Un silence respectueux s’installa jusqu’à ce que le plus vieux des matelots dise, avec un grand soupir consterné :

— Nous sommes des gens simples et sans instruction, nous serions bien en peine de répondre à vos questions. Mais les vents soufflent dans tous les azimuts. Le calme plat cessera et j’emmènerai un fret de poisson salé ; sur le rivage d’en face je l’échangerai contre du raisin de Smyrne et des pistaches. Venez avec moi, peut-être qu’on vous échangera aussi vos questions contre des réponses…

Entre-temps, l’aurore avait lavé de lumière les vitres noires. Les trois amis payèrent leur écot et sortirent. Non loin de la porte, une femme était assise, adossant au mur son corps décharné. Ses joues étaient peintes aux couleurs du levant, mais personne n’avait eu recours à ses services pour cette nuit-là, et seule la froidure du petit matin, quoique n’ayant rien payé, insinuait ses doigts glacés sous les haillons de la ribaude.

— Elle grelotte, la pauvre, dit Nig. Mais la passion n’y est pour rien. Qu’attend-elle ?

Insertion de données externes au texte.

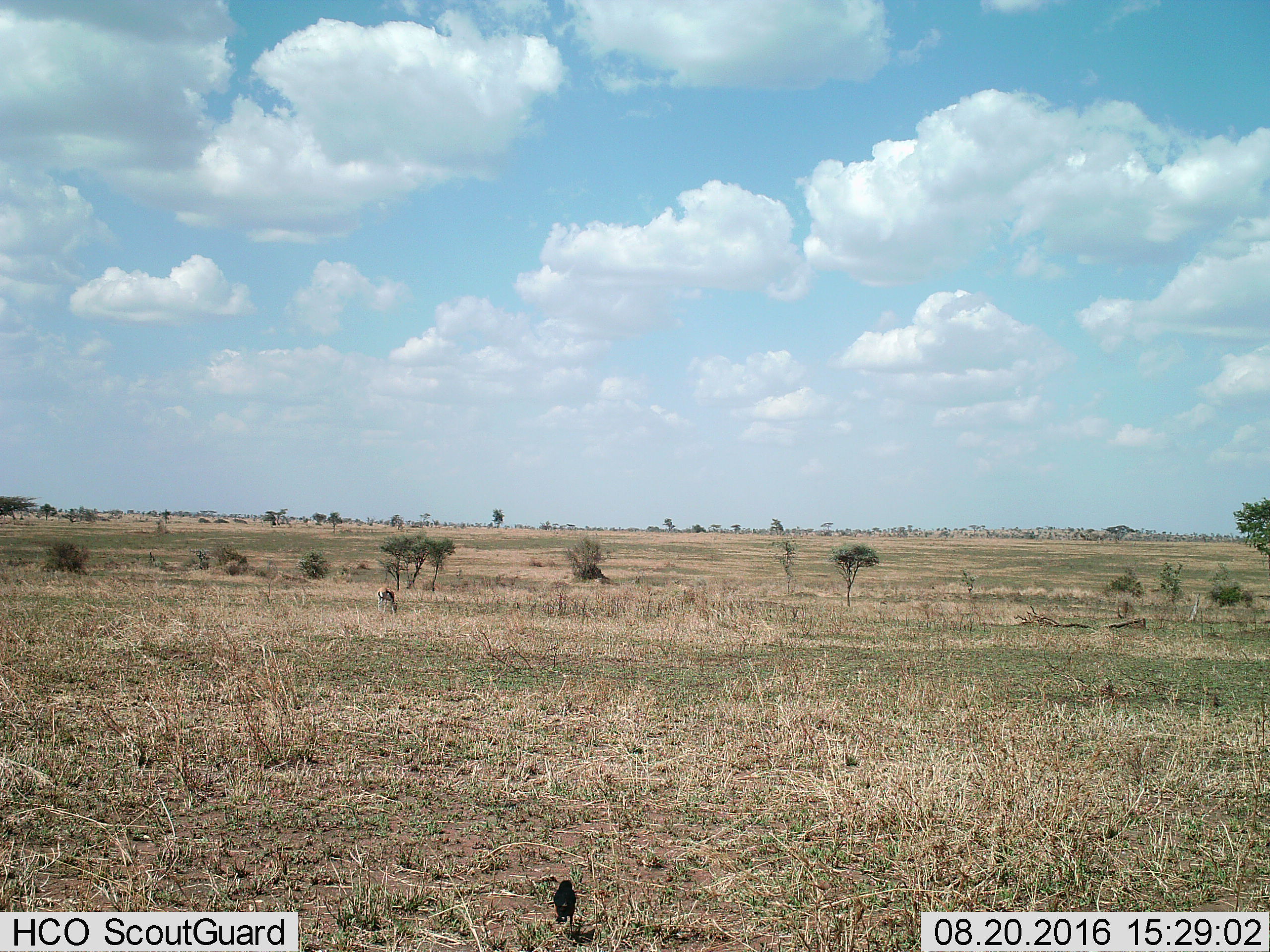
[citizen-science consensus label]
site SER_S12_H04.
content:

— Tes baisers, répondit Ing en lui envoyant son coude dans les côtes. Le chancre qu’elle a aux lèvres n’attend que toi.

— Ah non. Dis-lui plutôt quelques mots réconfortants.

Ing, compatissant, se pencha sur la femme.

— Ma fille. Qui n’a pas connu la pourriture sur terre, au ciel ne s’épanouira point.

Gni ne le laissa pas terminer son homélie. L’écartant d’une ruade, il s’approcha de la créature transie, fouilla dans sa poche sans souffler mot, en tira un quignon de pain qu’il fourra dans la bouche de la malheureuse. Les mains osseuses de la femme se saisirent du pain et le poussèrent avec hâte entre les dents qui avaient subitement réappris à mâcher.

— Dis-moi, mon enfant – Gni souriait en observant le travail des mâchoires – n’est-il pas vrai que le Seigneur a fait un trou au milieu du visage non pour débiter de belles phrases ou pour coller de stupides baisers, mais pour que l’homme, par son intermédiaire, connaisse les joies de la nourriture ?

Un long moment, le morceau de pain empêcha la femme de répondre. Enfin, les trois amis entendirent :

— Je ne sais vraiment pas. Dans notre métier, qui ne donne pas de baisers ne mange pas ; ce n’est pas moi que vous devez interroger. Suivez ce sentier le long de la côte, il vous conduira à une grotte. Elle n’est pas vide, vous y trouverez un sage, un ermite ; lui, il sait tout, c’est d’ailleurs pour cela qu’il a tout quitté.